• [ACTIVITY] From the entries below, give the number of lines where the word "which" occurs, and nothing else.

[Source records]
★ ★ ★ ★ ★ ★ ★
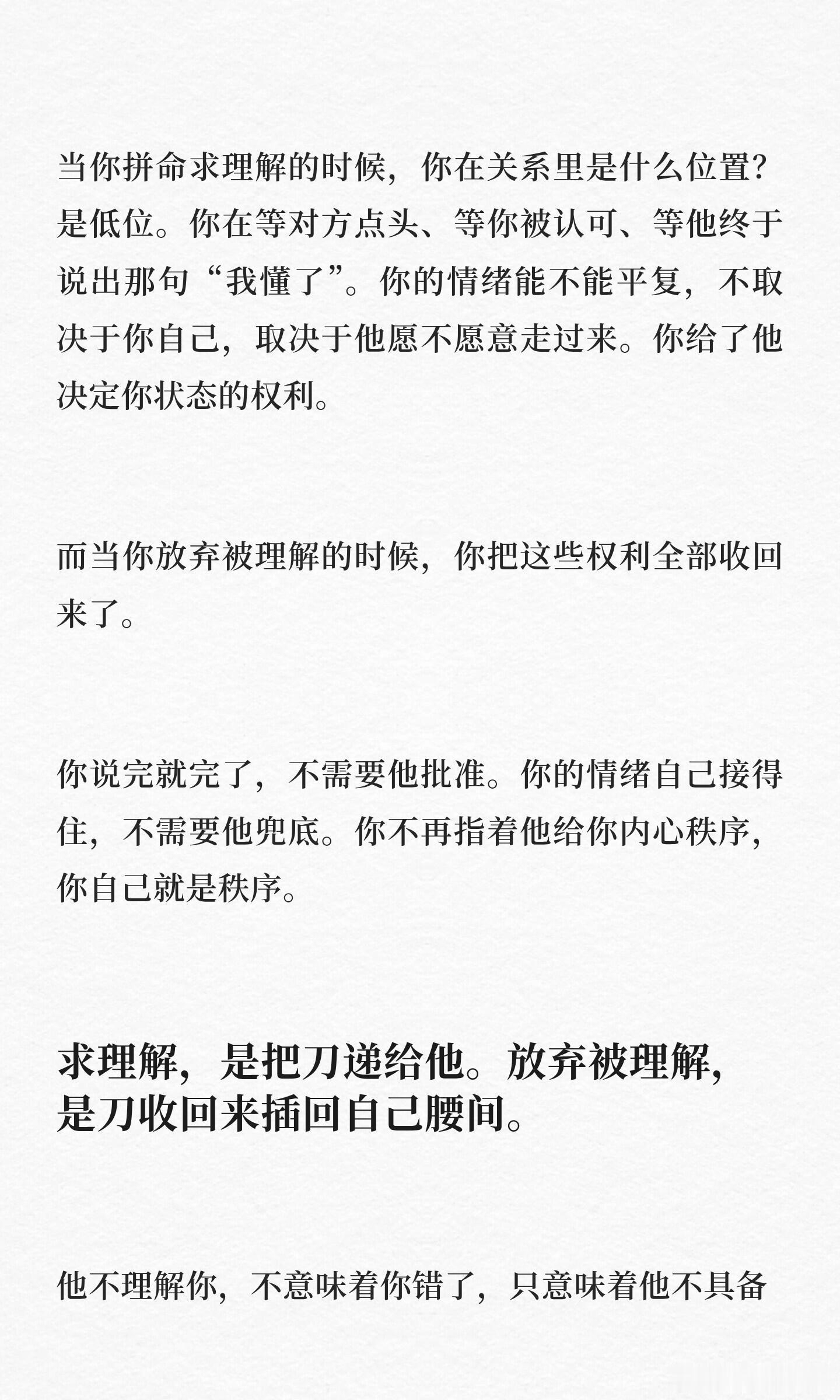 当你拼命求理解的时候，你在关系里是什么位置？是低位。你在等对方点头、等你被认可、等他终于说出那句“我懂了”。你的情绪能不能平复，不取决于你自己，取决于他愿不愿意走过来。你给了他决定你状态的权利。

而当你放弃被理解的时候，你把这些权利全部收回来了。

你说完就完了，不需要他批准。你的情绪自己接得住，不需要他兜底。你不再指着他给你内心秩序，你自己就是秩序。

求理解，是把刀递给他。放弃被理解，是刀收回来插回自己腰间。

他不理解你，不意味着你错了，只意味着他不具备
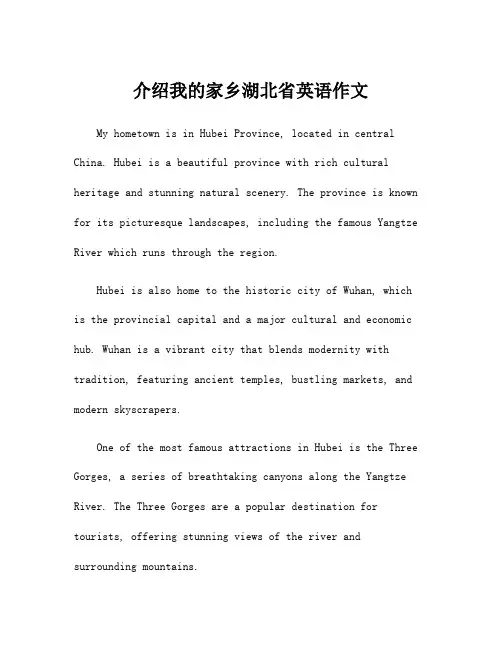 介绍我的家乡湖北省英语作文

My hometown is in Hubei Province, located in central China. Hubei is a beautiful province with rich cultural heritage and stunning natural scenery. The province is known for its picturesque landscapes, including the famous Yangtze River which runs through the region.

Hubei is also home to the historic city of Wuhan, which is the provincial capital and a major cultural and economic hub. Wuhan is a vibrant city that blends modernity with tradition, featuring ancient temples, bustling markets, and modern skyscrapers.

One of the most famous attractions in Hubei is the Three Gorges, a series of breathtaking canyons along the Yangtze River. The Three Gorges are a popular destination for tourists, offering stunning views of the river and surrounding mountains.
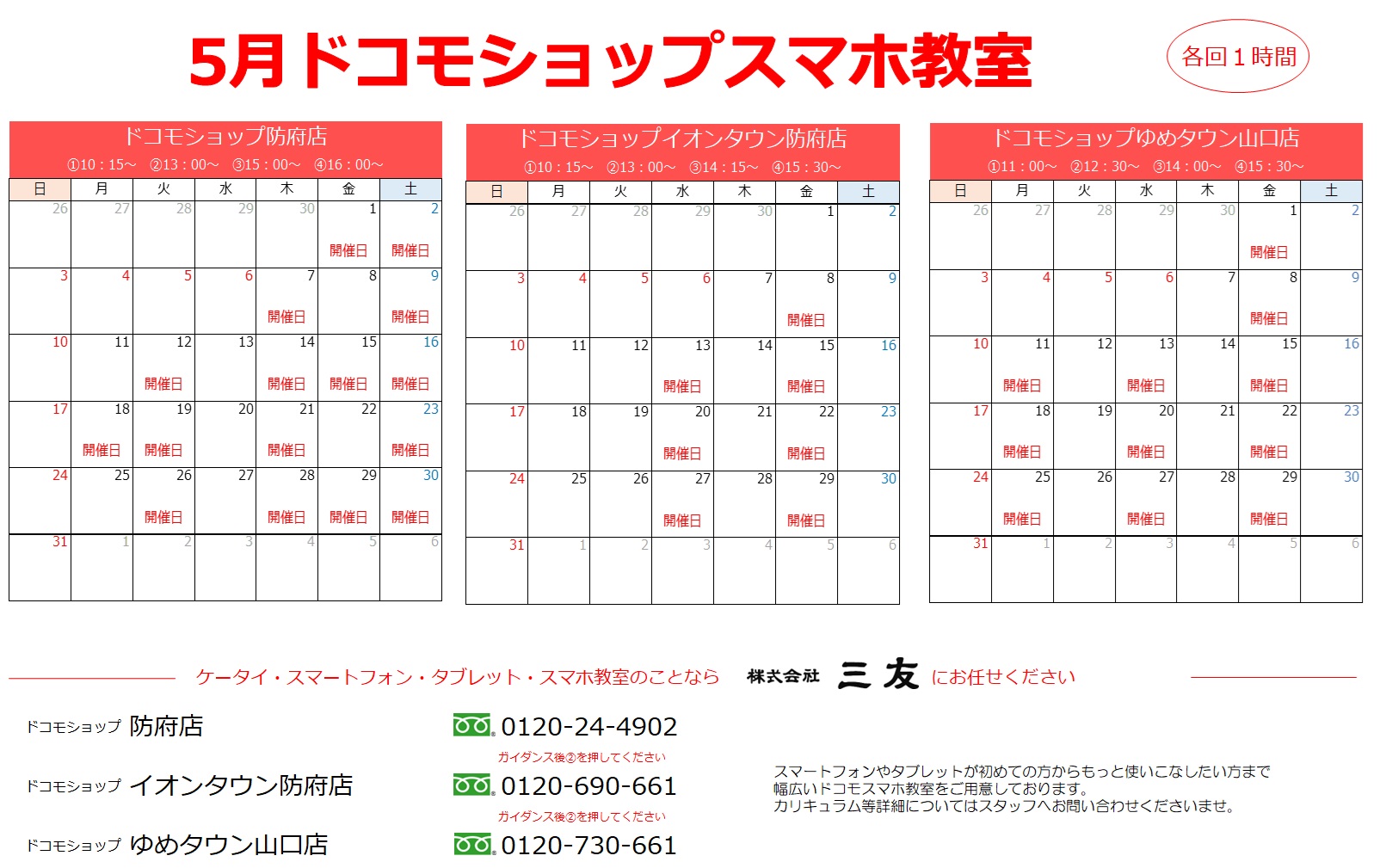 5月ドコモショップスマホ教室

各回１時間

ドコモショップ防府店
①10：15～　②13：00～　③15：00～　④16：00～

| 日 | 月 | 火 | 水 | 木 | 金 | 土 |
|---|---|---|---|---|---|---|
| 26 | 27 | 28 | 29 | 30 | 1 開催日 | 2 開催日 |
| 3 | 4 | 5 | 6 | 7 開催日 | 8 | 9 開催日 |
| 10 | 11 | 12 開催日 | 13 | 14 開催日 | 15 開催日 | 16 開催日 |
| 17 | 18 開催日 | 19 開催日 | 20 | 21 開催日 | 22 | 23 開催日 |
| 24 | 25 | 26 開催日 | 27 | 28 開催日 | 29 開催日 | 30 開催日 |
| 31 | 1 | 2 | 3 | 4 | 5 | 6 |

ドコモショップイオンタウン防府店
①10：15～　②13：00～　③14：15～　④15：30～

| 日 | 月 | 火 | 水 | 木 | 金 | 土 |
|---|---|---|---|---|---|---|
| 26 | 27 | 28 | 29 | 30 | 1 | 2 |
| 3 | 4 | 5 | 6 | 7 | 8 開催日 | 9 |
| 10 | 11 | 12 | 13 開催日 | 14 | 15 開催日 | 16 |
| 17 | 18 | 19 | 20 開催日 | 21 | 22 開催日 | 23 |
| 24 | 25 | 26 | 27 開催日 | 28 | 29 開催日 | 30 |
| 31 | 1 | 2 | 3 | 4 | 5 | 6 |

ドコモショップゆめタウン山口店
①11：00～　②12：30～　③14：00～　④15：30～

| 日 | 月 | 火 | 水 | 木 | 金 | 土 |
|---|---|---|---|---|---|---|
| 26 | 27 | 28 | 29 | 30 | 1 開催日 | 2 |
| 3 | 4 | 5 | 6 | 7 | 8 開催日 | 9 |
| 10 | 11 開催日 | 12 | 13 開催日 | 14 | 15 開催日 | 16 |
| 17 | 18 開催日 | 19 | 20 開催日 | 21 | 22 開催日 | 23 |
| 24 | 25 開催日 | 26 | 27 開催日 | 28 | 29 開催日 | 30 |
| 31 | 1 | 2 | 3 | 4 | 5 | 6 |

ケータイ・スマートフォン・タブレット・スマホ教室のことなら　株式会社 三友 にお任せください

ドコモショップ 防府店　0120-24-4902
ガイダンス後②を押してください
ドコモショップ イオンタウン防府店　0120-690-661
ガイダンス後②を押してください
ドコモショップ ゆめタウン山口店　0120-730-661

スマートフォンやタブレットが初めての方からもっと使いこなしたい方まで
幅広いドコモスマホ教室をご用意しております。
カリキュラム等詳細についてはスタッフへお問い合わせくださいませ。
★ ★ ★ ★ ★ ★ ★
• [SOLUTION] 2